Reproduce word for word the part of the passage on U.S. electricity deregulation that starts at "DEREGULATIONOFTHEU.S. electricity industry, a" and ends at "unlikely before 1998.".

Provided text:
————————

DEREGULATIONOFTHEU.S. electricity industry, a process with strong implications for natural gas demand, slogged part way through a critical phase in 1997. State legislatures and public utility commissions were deciding how competition would occur at the retail level and who would bear the costs of change.
The possible outcome was 50 separate sets of answers to important questions about the amount of latitude consumers would have in choosing electricity suppliers, the mechanics of those choices, and disposition of hundreds of billions of dollars in utility book value expected to be voided by competition. And further action at the federal level was not out of the question. Deregulation bills had been introduced in the House and Senate, but floor action appeared unlikely before 1998.
Electricity deregulation had moved to the state level in April 1996, when the Federal Energy Regulatory Commission carried the process through the wholesale level with its Orders 888 and 889 and left retail deregulation to the states. Through mid-1997, eight states had enacted legislation restructuring their electric utility industries, according to a tally by the U.S. Energy Information Administration. Five states had issued comprehensive regulatory orders addressing the issue, and 23 states had legislative or regulatory investigations under way.

————————

Dataset extract:
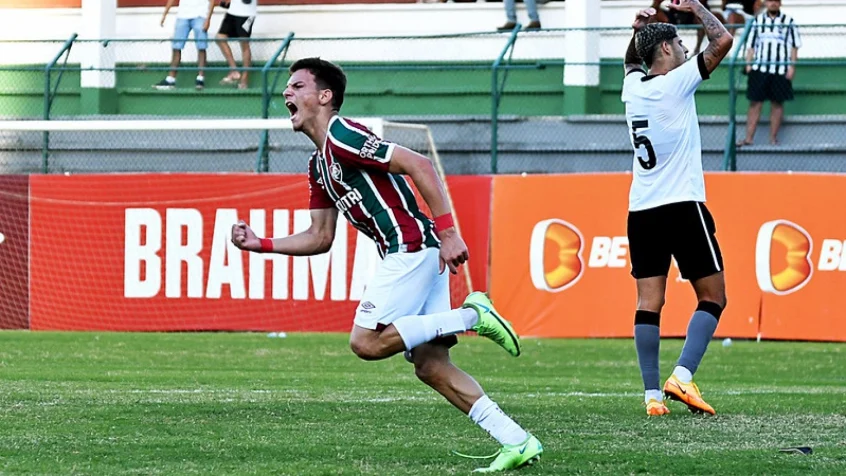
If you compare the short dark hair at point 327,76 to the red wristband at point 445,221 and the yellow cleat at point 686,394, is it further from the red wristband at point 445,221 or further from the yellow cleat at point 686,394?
the yellow cleat at point 686,394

————————

Exercise answer:
DEREGULATIONOFTHEU.S. electricity industry, a process with strong implications for natural gas demand, slogged part way through a critical phase in 1997. State legislatures and public utility commissions were deciding how competition would occur at the retail level and who would bear the costs of change.
The possible outcome was 50 separate sets of answers to important questions about the amount of latitude consumers would have in choosing electricity suppliers, the mechanics of those choices, and disposition of hundreds of billions of dollars in utility book value expected to be voided by competition. And further action at the federal level was not out of the question. Deregulation bills had been introduced in the House and Senate, but floor action appeared unlikely before 1998.